Figure 1. Mechanosensing and mechanotransduction mechanisms in cells.

Figure 1.

a, Cells have evolved to sense force either through protein-based mechanosensors or cytoskeletal and membrane-mediated molecular responses, in a process known as mechanosensing. Cells sense mechanical cues in multiple ways including; mechanosensitive ion channels, integrins in focal adhesions, cadherins in adheren junctions and nuclear membrane proteins in cytoskeletal interactions. b, Cells then translate these mechanical cues into biochemical signals that then elicit a biological response through a process termed mechanotransduction. In the case of focal adhesions, the initial activation and binding of integrins to the ECM can occur in the presence of low resisting forces (soft ECM), leading to the formation of a transient focal complex, where the integrin intracellular domain is weakly attached to F-actin.

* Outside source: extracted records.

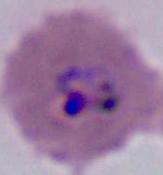
Summary:
  - Identification: Plasmodium
  - Modality: photomicrograph
  - Magnification: 400x or 1000x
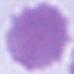

An erythrocyte is seen. 1000x magnification. Micrograph.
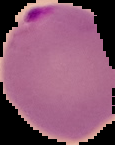 Malaria status: parasitized. From a thin blood film. Segmented cell region on a black background. Image is 115×145 pixels.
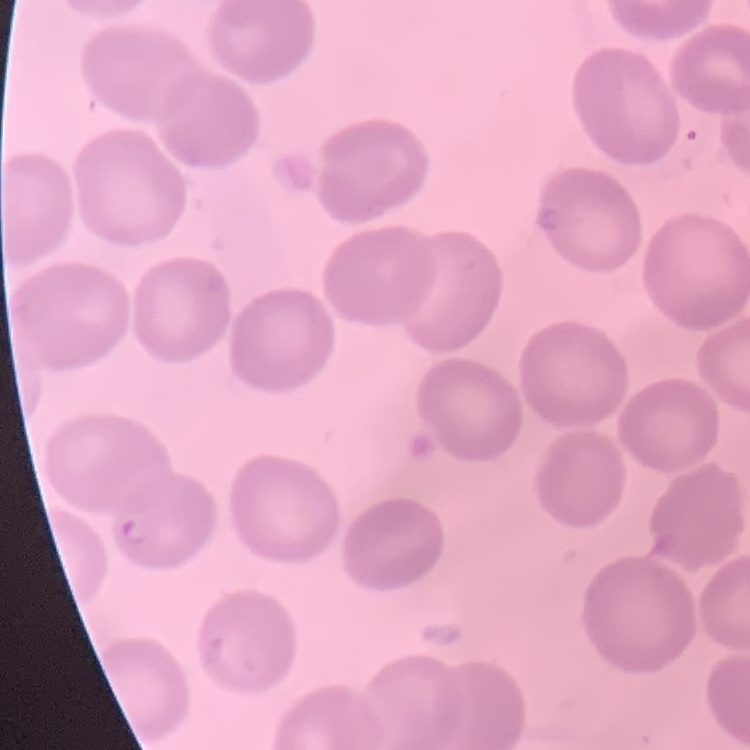
erythrocyte morphology = no rouleaux formation
preparation = thin blood film
stain = Field's or Giemsa
image type = one tile cut from a larger photomicrograph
Report the malaria status of this cell.
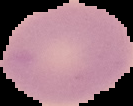

Uninfected.

Image is 133×106 pixels. From a thin blood film. Cell region segmented out of the field of view; the surrounding area is masked to black.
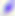
Summary:
  - Modality: photomicrograph
  - Magnification: 400x
  - Identification: Toxoplasma gondii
Assess this cell for malaria.
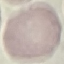
It is uninfected.

Summary:
  - Capture: smartphone camera at the microscope eyepiece
  - Preparation: thin blood smear
  - Image type: automatically extracted cell patch, resized to 64 × 64 pixels
  - Stain: Giemsa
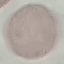
Summary:
  - Malaria status: uninfected
  - Image type: automatically extracted cell patch, resized to 64 × 64 pixels
  - Capture: smartphone camera at the microscope eyepiece
  - Stain: Giemsa
  - Preparation: thin smear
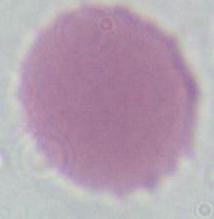
Summary:
  - Magnification: 1000x
  - Modality: micrograph
  - Identification: erythrocyte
Comment on the morphology of the erythrocytes.
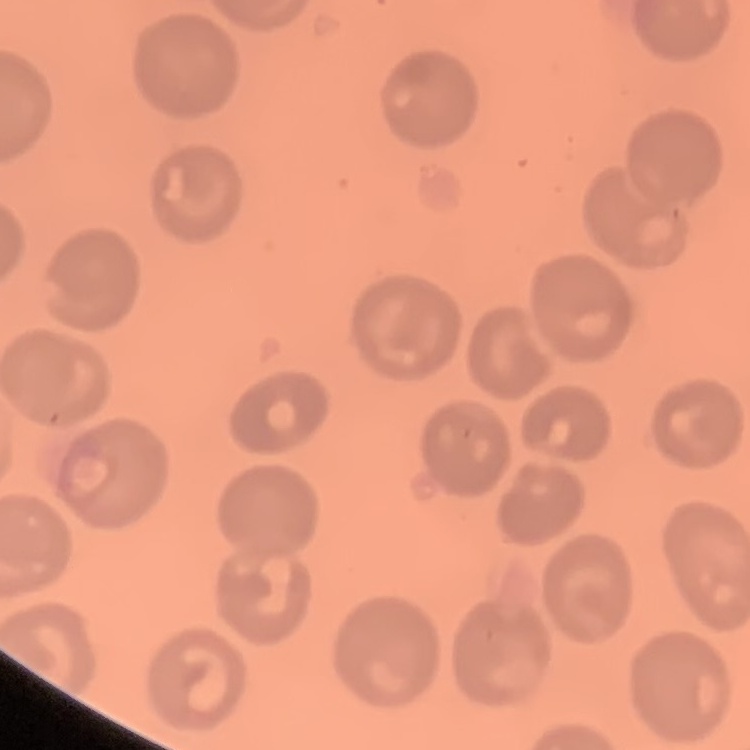

They show no rouleaux formation.

image type = one tile cut from a larger photomicrograph
stain = Field's or Giemsa
preparation = thin blood smear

In the presence of high resisting forces (stiff ECM), the recruitment of adaptor proteins promotes integrin clustering, actin remodeling and myosin-mediated contraction to increase internal cellular tension. Force-bearing proteins such as talin undergo force-induced conformational changes, which promotes the local recruitment of other proteins to reinforce the linkage to actin, such as vinculin, to regulate local signaling to provide a positive feedback leading to further reinforcement and maturation of focal adhesions. Multiple mechanisms then contribute to regulate downstream signaling pathways mediating the biological responses to ECM mechanical cues. c, Examples of biological responses to ECM-derived mechanical cues occurring in different cell types. ECM cues influence cell-cell adhesions, regulates proliferation and apoptosis, directs cell migration and alters cell fate.